-- start --
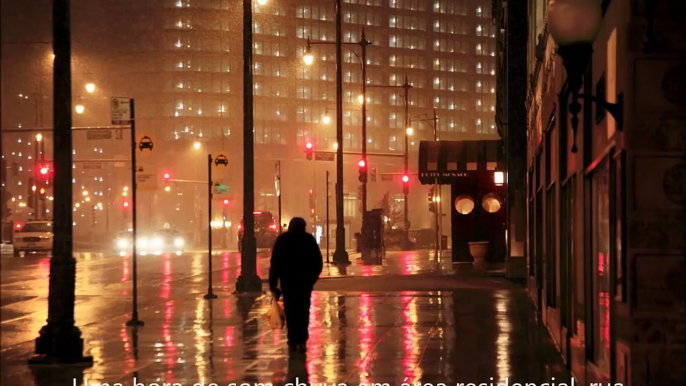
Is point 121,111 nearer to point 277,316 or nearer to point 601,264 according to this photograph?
point 277,316

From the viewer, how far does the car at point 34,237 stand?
51.5 meters

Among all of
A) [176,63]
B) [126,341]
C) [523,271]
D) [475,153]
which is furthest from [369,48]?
[126,341]

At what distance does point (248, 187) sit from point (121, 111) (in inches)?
314

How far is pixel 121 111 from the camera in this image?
1781 centimetres

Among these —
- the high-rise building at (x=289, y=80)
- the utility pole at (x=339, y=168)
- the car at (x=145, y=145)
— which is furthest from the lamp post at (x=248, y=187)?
the high-rise building at (x=289, y=80)

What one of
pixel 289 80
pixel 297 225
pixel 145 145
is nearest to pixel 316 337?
pixel 297 225

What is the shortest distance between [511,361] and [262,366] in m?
2.99

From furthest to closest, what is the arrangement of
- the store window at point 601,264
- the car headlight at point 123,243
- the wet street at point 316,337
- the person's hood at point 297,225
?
1. the car headlight at point 123,243
2. the person's hood at point 297,225
3. the wet street at point 316,337
4. the store window at point 601,264

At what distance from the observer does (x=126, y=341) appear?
580 inches

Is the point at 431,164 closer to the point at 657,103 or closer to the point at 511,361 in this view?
the point at 511,361

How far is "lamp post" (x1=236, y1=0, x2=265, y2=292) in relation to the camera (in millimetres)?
24531

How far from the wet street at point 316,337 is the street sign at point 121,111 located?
11.5ft

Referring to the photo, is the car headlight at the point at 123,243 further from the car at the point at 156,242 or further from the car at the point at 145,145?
the car at the point at 145,145

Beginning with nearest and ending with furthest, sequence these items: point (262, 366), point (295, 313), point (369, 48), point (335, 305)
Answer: point (262, 366), point (295, 313), point (335, 305), point (369, 48)
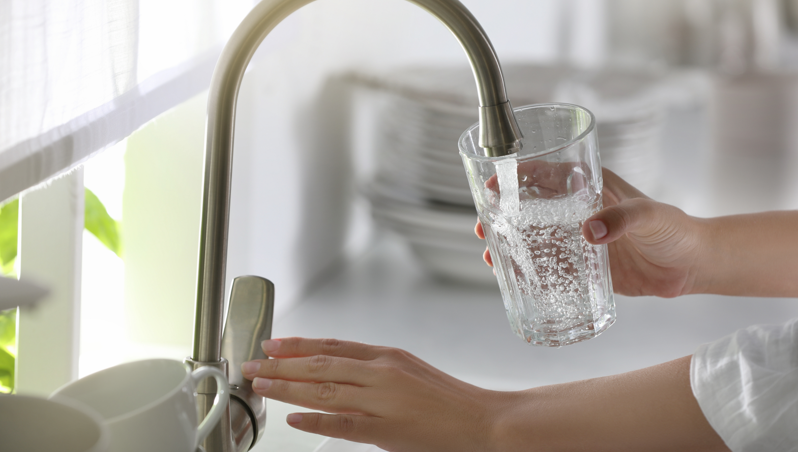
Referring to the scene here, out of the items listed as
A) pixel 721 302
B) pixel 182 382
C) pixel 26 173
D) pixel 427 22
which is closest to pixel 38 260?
pixel 26 173

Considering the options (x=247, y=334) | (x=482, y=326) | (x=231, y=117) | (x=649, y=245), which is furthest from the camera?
(x=482, y=326)

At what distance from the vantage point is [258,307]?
0.56 meters

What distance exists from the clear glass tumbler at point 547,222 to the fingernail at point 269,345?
0.57ft

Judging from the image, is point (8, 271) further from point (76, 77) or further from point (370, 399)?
point (370, 399)

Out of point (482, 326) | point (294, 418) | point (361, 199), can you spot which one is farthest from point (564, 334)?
point (361, 199)

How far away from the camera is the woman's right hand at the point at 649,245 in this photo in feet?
1.95

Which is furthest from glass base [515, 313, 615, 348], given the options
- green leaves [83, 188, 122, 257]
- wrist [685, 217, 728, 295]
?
green leaves [83, 188, 122, 257]

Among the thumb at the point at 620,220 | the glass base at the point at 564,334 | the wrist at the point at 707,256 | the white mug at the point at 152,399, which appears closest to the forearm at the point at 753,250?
the wrist at the point at 707,256

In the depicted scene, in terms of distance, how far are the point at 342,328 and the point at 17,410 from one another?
0.65 m

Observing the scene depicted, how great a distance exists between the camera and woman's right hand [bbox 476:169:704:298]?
1.95ft

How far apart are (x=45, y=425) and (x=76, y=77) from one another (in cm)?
26

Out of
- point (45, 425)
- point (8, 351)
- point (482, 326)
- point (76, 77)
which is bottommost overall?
point (482, 326)

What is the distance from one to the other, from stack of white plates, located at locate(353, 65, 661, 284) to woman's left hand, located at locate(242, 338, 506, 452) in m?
0.42

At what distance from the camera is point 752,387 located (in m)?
0.52
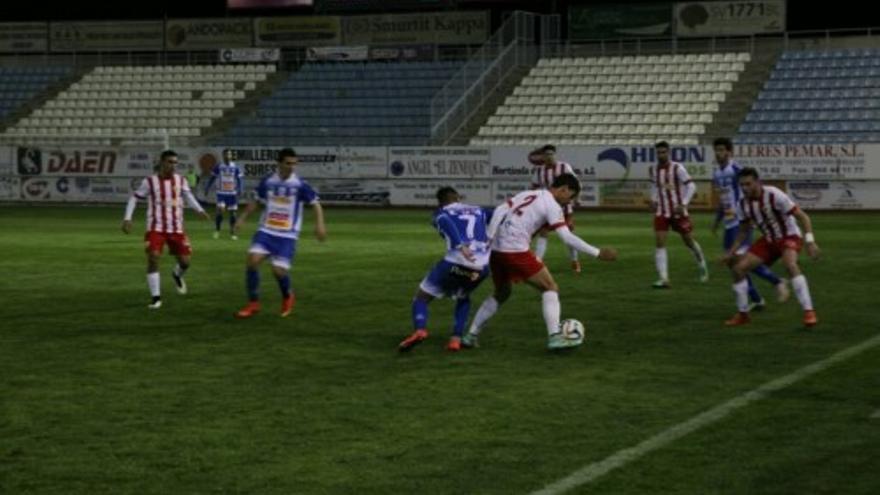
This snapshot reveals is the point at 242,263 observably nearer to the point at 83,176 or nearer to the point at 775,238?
the point at 775,238

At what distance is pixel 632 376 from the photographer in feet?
36.9

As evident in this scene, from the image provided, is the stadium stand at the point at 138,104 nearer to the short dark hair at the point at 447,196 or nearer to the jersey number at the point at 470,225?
the short dark hair at the point at 447,196

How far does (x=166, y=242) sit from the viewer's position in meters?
17.9

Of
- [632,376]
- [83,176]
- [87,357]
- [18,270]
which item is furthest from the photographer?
[83,176]

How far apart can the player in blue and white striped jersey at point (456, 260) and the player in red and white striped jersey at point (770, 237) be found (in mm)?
3316

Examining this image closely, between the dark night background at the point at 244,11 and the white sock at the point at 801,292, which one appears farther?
the dark night background at the point at 244,11

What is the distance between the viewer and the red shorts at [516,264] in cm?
1270

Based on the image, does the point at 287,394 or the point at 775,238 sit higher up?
the point at 775,238

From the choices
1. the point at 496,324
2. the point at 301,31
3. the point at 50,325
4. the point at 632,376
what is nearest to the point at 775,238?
the point at 496,324

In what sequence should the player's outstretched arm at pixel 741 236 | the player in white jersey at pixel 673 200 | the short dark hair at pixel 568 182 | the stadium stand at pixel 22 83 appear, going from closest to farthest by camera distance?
1. the short dark hair at pixel 568 182
2. the player's outstretched arm at pixel 741 236
3. the player in white jersey at pixel 673 200
4. the stadium stand at pixel 22 83

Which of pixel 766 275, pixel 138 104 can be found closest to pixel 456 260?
pixel 766 275

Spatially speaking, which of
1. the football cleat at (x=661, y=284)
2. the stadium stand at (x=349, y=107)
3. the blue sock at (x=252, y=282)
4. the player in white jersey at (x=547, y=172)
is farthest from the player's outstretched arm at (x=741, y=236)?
the stadium stand at (x=349, y=107)

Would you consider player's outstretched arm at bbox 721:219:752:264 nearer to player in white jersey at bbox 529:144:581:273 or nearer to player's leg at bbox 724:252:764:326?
player's leg at bbox 724:252:764:326

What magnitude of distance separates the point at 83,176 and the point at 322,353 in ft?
130
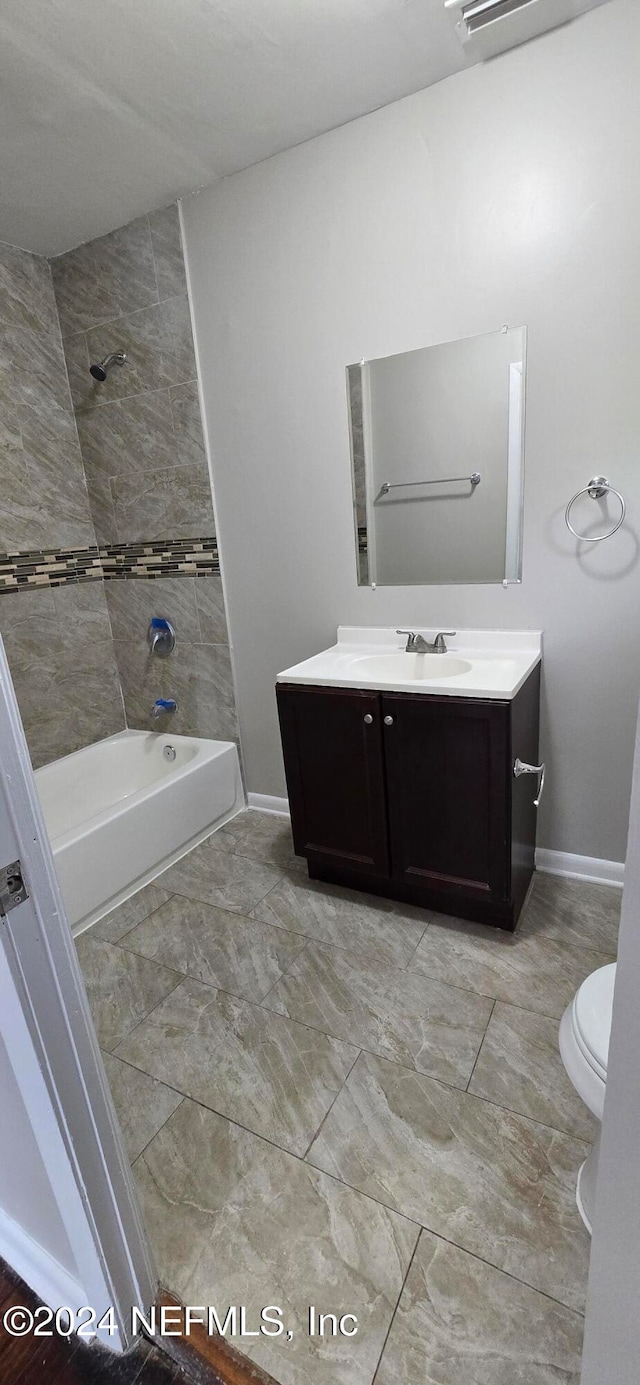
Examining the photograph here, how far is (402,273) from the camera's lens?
187 centimetres

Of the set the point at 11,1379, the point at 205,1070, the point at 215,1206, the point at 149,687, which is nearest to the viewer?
the point at 11,1379

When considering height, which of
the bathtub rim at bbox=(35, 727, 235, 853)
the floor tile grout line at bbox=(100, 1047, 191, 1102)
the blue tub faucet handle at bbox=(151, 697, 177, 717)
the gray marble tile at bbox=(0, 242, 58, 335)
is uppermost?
the gray marble tile at bbox=(0, 242, 58, 335)

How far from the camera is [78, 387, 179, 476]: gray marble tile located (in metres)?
2.45

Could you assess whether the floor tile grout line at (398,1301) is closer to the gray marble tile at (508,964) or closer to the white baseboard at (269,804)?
the gray marble tile at (508,964)

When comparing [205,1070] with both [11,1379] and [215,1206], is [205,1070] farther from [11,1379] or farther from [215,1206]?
[11,1379]

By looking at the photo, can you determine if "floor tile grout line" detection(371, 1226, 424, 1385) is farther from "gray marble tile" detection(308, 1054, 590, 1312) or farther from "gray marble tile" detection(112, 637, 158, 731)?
"gray marble tile" detection(112, 637, 158, 731)

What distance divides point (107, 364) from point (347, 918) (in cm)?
243

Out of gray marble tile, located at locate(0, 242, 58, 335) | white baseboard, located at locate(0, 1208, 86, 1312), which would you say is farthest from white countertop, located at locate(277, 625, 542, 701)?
gray marble tile, located at locate(0, 242, 58, 335)

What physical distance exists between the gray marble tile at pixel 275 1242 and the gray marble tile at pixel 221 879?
83cm

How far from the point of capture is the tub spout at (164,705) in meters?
2.83

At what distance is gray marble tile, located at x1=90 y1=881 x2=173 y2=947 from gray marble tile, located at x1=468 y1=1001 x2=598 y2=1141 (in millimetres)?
1204

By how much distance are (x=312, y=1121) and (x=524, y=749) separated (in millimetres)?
1135

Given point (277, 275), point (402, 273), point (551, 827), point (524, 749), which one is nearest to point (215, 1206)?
point (524, 749)

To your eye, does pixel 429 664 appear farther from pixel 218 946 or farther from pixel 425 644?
pixel 218 946
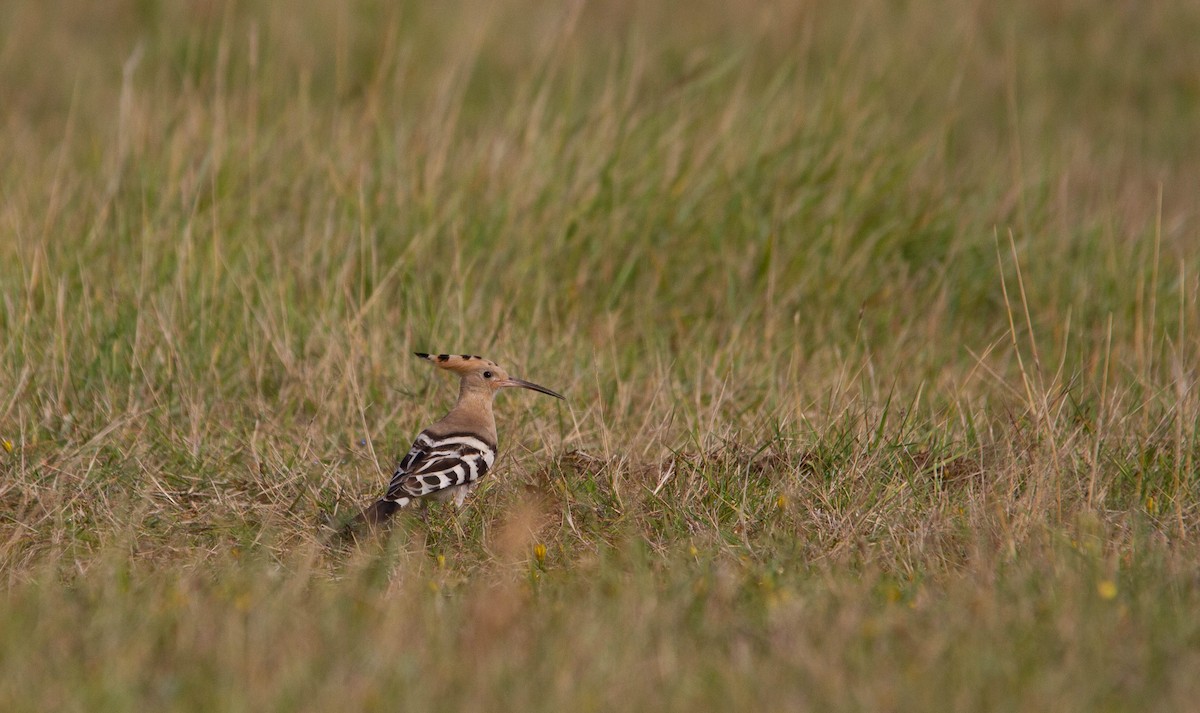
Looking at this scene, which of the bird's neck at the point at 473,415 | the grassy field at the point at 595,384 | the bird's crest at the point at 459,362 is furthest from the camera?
the bird's crest at the point at 459,362

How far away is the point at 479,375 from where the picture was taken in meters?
4.67

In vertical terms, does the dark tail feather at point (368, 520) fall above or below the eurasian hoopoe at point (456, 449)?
below

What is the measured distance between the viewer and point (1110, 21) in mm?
9852

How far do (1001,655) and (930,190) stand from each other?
3849 mm

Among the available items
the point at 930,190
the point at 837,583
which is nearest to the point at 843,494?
the point at 837,583

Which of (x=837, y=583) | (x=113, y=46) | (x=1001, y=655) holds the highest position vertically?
(x=1001, y=655)

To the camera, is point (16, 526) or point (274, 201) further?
point (274, 201)

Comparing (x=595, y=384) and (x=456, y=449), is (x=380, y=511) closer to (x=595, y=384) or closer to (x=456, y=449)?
(x=456, y=449)

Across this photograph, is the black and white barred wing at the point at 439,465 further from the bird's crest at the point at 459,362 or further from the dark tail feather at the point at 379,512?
the bird's crest at the point at 459,362

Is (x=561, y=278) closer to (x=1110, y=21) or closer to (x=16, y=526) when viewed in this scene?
(x=16, y=526)

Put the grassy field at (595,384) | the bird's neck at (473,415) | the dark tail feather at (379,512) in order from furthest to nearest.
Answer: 1. the bird's neck at (473,415)
2. the dark tail feather at (379,512)
3. the grassy field at (595,384)

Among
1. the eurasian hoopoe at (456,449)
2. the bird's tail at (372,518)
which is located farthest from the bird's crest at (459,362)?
the bird's tail at (372,518)

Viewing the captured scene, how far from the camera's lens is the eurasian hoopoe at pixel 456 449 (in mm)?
4043

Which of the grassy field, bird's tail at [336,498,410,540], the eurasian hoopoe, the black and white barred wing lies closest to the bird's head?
the eurasian hoopoe
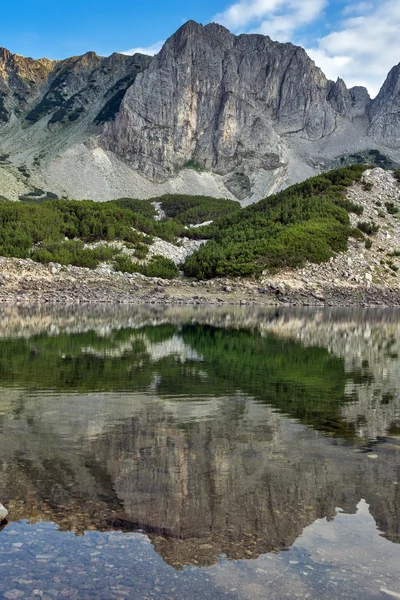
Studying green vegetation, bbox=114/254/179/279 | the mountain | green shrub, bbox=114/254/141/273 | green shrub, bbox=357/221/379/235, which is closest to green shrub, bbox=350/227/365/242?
green shrub, bbox=357/221/379/235

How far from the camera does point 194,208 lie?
130500 millimetres

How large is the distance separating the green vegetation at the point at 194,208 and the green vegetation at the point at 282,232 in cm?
3213

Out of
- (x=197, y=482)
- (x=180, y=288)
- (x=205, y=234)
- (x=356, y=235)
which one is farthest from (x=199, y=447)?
(x=205, y=234)

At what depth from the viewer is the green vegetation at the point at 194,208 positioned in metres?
124

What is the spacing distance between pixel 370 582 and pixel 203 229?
81848 millimetres

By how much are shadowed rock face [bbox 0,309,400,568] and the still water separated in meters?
0.03

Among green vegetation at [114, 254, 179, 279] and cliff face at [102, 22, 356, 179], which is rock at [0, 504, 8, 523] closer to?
green vegetation at [114, 254, 179, 279]

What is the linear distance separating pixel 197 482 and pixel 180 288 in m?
53.9

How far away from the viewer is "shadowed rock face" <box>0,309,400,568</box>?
694 centimetres

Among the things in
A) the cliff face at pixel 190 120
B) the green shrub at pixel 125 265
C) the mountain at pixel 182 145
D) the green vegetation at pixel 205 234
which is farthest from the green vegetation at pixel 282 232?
the cliff face at pixel 190 120

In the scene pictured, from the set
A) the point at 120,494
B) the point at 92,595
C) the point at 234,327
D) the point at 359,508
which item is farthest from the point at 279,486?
the point at 234,327

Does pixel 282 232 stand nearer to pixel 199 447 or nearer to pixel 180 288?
pixel 180 288

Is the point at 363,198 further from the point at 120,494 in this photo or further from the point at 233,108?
the point at 233,108

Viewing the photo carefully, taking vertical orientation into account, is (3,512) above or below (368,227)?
below
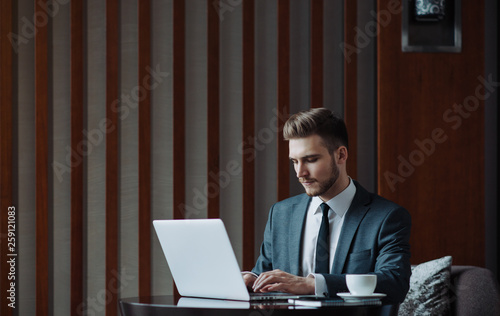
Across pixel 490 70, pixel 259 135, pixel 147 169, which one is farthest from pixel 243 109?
pixel 490 70

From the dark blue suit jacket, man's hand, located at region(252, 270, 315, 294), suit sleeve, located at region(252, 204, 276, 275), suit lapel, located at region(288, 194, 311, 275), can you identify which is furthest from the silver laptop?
suit sleeve, located at region(252, 204, 276, 275)

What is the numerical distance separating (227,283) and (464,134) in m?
1.82

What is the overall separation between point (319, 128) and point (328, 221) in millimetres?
339

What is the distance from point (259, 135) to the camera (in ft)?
10.1

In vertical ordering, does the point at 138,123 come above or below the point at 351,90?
below

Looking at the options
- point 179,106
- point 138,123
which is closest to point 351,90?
point 179,106

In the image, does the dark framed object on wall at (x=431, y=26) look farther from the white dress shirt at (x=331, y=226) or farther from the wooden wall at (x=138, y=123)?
the white dress shirt at (x=331, y=226)

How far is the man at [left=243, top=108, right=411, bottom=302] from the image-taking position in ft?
6.73

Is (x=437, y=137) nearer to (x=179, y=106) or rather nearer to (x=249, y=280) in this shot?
(x=179, y=106)

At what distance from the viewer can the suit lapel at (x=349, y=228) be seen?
6.84ft

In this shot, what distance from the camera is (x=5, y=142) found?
9.59 feet

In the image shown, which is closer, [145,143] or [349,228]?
[349,228]

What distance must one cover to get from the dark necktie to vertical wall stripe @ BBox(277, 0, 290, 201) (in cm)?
85

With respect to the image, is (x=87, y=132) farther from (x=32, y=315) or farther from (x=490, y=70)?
(x=490, y=70)
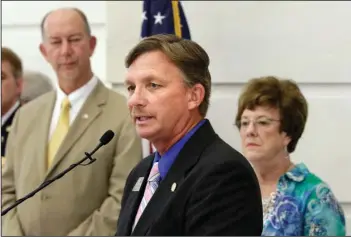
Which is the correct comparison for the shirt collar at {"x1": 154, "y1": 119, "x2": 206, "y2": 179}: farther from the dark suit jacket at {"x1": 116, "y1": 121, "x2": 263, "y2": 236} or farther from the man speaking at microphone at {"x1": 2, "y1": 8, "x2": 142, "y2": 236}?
the man speaking at microphone at {"x1": 2, "y1": 8, "x2": 142, "y2": 236}

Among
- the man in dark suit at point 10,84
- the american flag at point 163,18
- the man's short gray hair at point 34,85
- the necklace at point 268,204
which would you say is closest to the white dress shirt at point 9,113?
the man in dark suit at point 10,84

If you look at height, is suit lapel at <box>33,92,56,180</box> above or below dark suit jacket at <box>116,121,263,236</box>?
below

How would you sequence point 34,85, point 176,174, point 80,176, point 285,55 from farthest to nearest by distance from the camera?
point 34,85 → point 285,55 → point 80,176 → point 176,174

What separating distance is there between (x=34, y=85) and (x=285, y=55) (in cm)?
128

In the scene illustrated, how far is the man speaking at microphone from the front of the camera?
8.80 feet

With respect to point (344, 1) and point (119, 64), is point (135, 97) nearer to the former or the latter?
point (344, 1)

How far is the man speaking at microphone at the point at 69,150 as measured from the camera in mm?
2684

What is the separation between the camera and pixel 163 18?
2.88 meters

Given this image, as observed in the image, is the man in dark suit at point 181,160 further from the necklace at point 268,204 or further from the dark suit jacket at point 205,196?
the necklace at point 268,204

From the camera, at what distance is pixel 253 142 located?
8.02 feet

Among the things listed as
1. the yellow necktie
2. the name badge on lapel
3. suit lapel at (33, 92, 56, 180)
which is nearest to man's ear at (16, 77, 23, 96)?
suit lapel at (33, 92, 56, 180)

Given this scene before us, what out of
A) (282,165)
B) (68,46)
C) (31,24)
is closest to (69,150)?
(68,46)

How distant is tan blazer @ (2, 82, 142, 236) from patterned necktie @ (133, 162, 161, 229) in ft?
2.31

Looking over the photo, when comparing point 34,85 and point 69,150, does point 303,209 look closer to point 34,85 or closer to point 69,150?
point 69,150
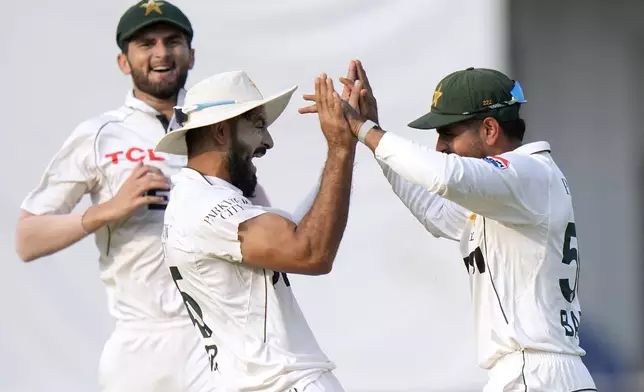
-- end --
Copy the lines from the one containing "Given this scene before us, what out of" through the last line, replacing "closest" with "nearest" and leaving everything else unchanged. Leave the pictures out.

Finished answer:
Given this scene before us, what out of
A) (282,165)
B) (68,46)
C) (31,24)
is nearest to (69,150)?
(68,46)

How distant is tan blazer @ (2, 82, 142, 236) from patterned necktie @ (133, 162, 161, 229) in ft?
2.31

Looking over the photo, when comparing point 34,85 and point 69,150, does point 303,209 look closer to point 34,85 or closer to point 69,150?
point 69,150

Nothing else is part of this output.